» WHAT IS BEING ASKED
Write out the entries below word for word, starting with the line that contains "In this scene, among" and going on through the last line of the entries.

» RECORDS TO USE
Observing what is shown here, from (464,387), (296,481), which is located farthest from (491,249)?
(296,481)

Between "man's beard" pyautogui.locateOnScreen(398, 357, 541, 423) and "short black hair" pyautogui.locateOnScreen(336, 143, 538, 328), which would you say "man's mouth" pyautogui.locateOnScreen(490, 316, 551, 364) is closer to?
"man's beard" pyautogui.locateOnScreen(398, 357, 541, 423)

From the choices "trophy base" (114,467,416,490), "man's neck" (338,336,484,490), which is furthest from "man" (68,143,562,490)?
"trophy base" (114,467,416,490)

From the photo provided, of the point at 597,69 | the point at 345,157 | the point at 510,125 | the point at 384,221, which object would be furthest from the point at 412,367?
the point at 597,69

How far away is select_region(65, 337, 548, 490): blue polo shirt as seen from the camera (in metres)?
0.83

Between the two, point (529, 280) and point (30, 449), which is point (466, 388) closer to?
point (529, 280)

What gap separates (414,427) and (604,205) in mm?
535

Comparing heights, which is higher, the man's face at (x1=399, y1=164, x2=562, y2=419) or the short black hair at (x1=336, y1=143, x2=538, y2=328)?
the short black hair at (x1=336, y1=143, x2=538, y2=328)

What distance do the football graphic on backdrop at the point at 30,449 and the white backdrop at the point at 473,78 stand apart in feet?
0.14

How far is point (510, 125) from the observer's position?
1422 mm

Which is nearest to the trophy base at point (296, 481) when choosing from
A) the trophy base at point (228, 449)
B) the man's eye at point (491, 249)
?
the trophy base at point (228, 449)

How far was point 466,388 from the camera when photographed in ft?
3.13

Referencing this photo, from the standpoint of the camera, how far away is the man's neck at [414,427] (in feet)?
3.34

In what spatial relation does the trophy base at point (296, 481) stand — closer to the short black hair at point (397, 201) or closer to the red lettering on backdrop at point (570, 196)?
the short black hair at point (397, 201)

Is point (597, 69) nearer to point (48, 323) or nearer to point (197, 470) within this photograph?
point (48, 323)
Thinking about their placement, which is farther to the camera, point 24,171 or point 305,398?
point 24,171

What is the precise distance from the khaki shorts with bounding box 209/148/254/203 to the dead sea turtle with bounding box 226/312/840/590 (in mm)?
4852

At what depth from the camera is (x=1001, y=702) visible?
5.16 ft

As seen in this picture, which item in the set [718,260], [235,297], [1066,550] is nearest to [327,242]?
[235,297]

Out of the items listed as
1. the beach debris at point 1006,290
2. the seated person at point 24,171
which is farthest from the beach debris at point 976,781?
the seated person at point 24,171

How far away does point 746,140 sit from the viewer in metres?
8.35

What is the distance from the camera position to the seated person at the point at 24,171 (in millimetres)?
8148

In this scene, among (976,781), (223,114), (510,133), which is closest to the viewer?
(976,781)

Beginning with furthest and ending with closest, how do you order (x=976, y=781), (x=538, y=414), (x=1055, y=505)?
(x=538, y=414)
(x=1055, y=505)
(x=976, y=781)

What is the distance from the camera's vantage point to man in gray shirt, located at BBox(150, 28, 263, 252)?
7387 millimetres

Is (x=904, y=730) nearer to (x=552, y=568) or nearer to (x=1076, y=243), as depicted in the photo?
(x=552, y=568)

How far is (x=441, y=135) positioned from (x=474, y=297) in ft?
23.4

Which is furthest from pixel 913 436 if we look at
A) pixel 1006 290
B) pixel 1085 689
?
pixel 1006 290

» RESPONSE TO THIS EXERCISE
In this scene, among (976,781), (223,114), (510,133), which is closest to the viewer?
(976,781)

Beginning with furthest and ending with closest, how do you order (x=976, y=781), (x=538, y=414), (x=1055, y=505)?
(x=538, y=414)
(x=1055, y=505)
(x=976, y=781)

What is the distance from the camera's vantage point to man in gray shirt, located at BBox(150, 28, 263, 252)?
7387 millimetres

Is (x=904, y=730) nearer to (x=552, y=568) or nearer to (x=1076, y=243), as depicted in the photo?
(x=552, y=568)

How far is (x=441, y=135) positioned from (x=474, y=297) in ft?
23.4

Which is furthest from pixel 913 436 if we look at
A) pixel 1006 290
B) pixel 1085 689
?
pixel 1006 290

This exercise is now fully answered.